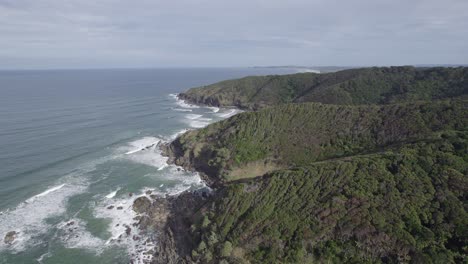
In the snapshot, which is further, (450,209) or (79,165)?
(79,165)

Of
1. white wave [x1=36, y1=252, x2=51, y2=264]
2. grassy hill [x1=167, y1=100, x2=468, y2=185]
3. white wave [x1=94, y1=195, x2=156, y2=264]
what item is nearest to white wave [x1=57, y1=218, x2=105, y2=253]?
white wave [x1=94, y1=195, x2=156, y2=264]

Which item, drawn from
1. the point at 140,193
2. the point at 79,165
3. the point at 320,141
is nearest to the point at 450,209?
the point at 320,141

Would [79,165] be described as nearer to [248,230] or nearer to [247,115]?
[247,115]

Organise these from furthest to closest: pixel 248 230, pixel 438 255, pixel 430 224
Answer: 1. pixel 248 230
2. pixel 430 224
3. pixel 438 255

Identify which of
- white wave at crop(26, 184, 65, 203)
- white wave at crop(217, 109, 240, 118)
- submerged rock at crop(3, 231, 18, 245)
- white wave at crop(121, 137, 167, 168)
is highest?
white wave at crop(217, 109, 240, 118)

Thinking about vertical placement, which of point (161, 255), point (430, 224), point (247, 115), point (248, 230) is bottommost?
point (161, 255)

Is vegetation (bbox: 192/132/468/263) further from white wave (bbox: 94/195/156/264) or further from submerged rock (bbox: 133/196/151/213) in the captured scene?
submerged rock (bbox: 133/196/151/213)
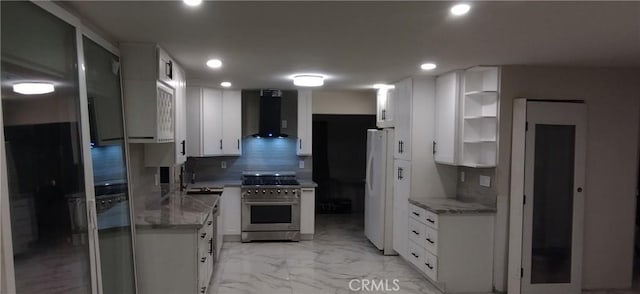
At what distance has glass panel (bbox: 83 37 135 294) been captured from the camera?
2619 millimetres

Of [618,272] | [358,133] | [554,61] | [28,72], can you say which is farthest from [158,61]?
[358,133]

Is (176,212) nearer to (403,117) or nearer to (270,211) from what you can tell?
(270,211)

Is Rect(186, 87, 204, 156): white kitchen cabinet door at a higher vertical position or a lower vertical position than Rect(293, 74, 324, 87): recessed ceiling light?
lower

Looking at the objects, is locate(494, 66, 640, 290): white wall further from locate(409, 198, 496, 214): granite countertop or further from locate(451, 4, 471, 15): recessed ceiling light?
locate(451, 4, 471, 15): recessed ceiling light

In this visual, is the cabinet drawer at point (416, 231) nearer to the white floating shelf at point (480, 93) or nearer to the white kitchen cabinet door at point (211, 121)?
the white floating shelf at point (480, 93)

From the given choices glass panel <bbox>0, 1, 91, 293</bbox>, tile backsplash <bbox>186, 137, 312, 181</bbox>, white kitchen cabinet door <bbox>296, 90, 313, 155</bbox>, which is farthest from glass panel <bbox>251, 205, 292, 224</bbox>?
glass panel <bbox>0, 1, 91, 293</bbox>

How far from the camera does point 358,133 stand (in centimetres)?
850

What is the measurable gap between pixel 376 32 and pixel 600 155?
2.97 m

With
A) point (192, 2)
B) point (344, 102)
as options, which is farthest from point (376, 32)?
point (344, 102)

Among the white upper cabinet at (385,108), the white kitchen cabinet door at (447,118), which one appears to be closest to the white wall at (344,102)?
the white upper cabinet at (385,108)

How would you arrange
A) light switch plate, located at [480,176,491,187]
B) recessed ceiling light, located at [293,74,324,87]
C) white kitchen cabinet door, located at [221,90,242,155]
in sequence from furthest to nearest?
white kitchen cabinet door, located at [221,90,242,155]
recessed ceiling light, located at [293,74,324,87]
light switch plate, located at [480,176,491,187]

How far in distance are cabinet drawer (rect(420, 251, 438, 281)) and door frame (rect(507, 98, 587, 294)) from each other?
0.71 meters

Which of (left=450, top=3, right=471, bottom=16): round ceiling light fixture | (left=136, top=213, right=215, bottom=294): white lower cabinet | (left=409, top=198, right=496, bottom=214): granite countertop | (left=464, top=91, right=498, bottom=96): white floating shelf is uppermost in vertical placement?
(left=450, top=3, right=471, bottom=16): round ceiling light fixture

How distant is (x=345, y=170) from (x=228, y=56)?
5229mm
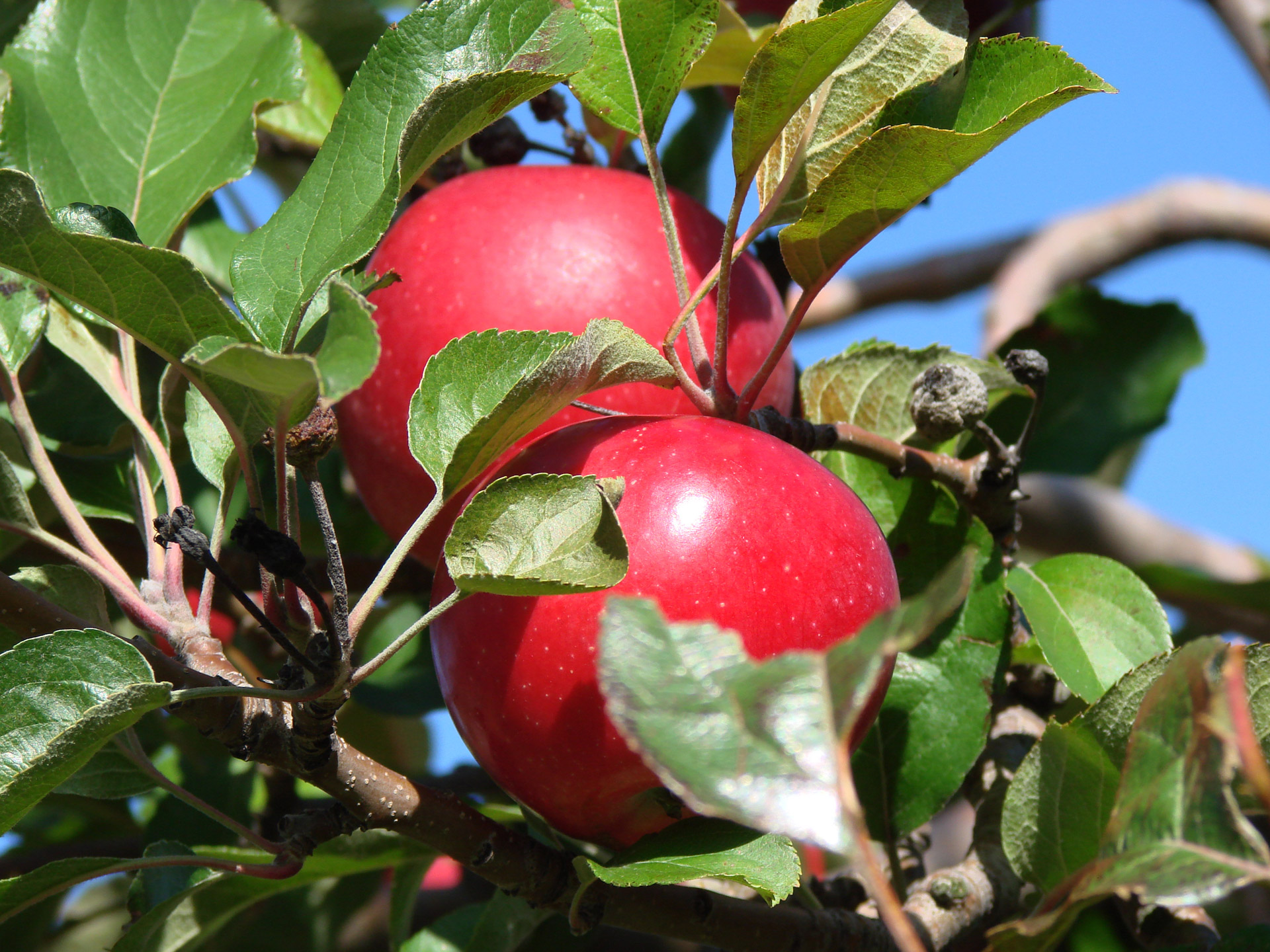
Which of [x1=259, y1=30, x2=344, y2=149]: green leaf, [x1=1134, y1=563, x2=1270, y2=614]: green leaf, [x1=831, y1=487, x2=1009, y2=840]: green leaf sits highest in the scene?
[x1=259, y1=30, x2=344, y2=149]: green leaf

### Description of the task
Retype the records word for word, beginning at the line that contains "How would you arrange" and continuing through the end of the records, leaving out any pictures.

### Complete response
How would you arrange
A) light switch plate, located at [480,176,491,187]
B) recessed ceiling light, located at [293,74,324,87]
C) white kitchen cabinet door, located at [221,90,242,155]
in sequence from furthest to nearest?
white kitchen cabinet door, located at [221,90,242,155]
recessed ceiling light, located at [293,74,324,87]
light switch plate, located at [480,176,491,187]

How far in distance are cabinet drawer (rect(420, 251, 438, 281)) and door frame (rect(507, 98, 587, 294)) from each other?
0.71 meters

Which of (left=450, top=3, right=471, bottom=16): round ceiling light fixture | (left=136, top=213, right=215, bottom=294): white lower cabinet | (left=409, top=198, right=496, bottom=214): granite countertop | (left=464, top=91, right=498, bottom=96): white floating shelf is uppermost in vertical placement?
(left=450, top=3, right=471, bottom=16): round ceiling light fixture

How distant is (x=345, y=170) from (x=228, y=56)?
5229mm
Which of [x1=259, y1=30, x2=344, y2=149]: green leaf, [x1=1134, y1=563, x2=1270, y2=614]: green leaf, [x1=831, y1=487, x2=1009, y2=840]: green leaf sits highest in the scene?
[x1=259, y1=30, x2=344, y2=149]: green leaf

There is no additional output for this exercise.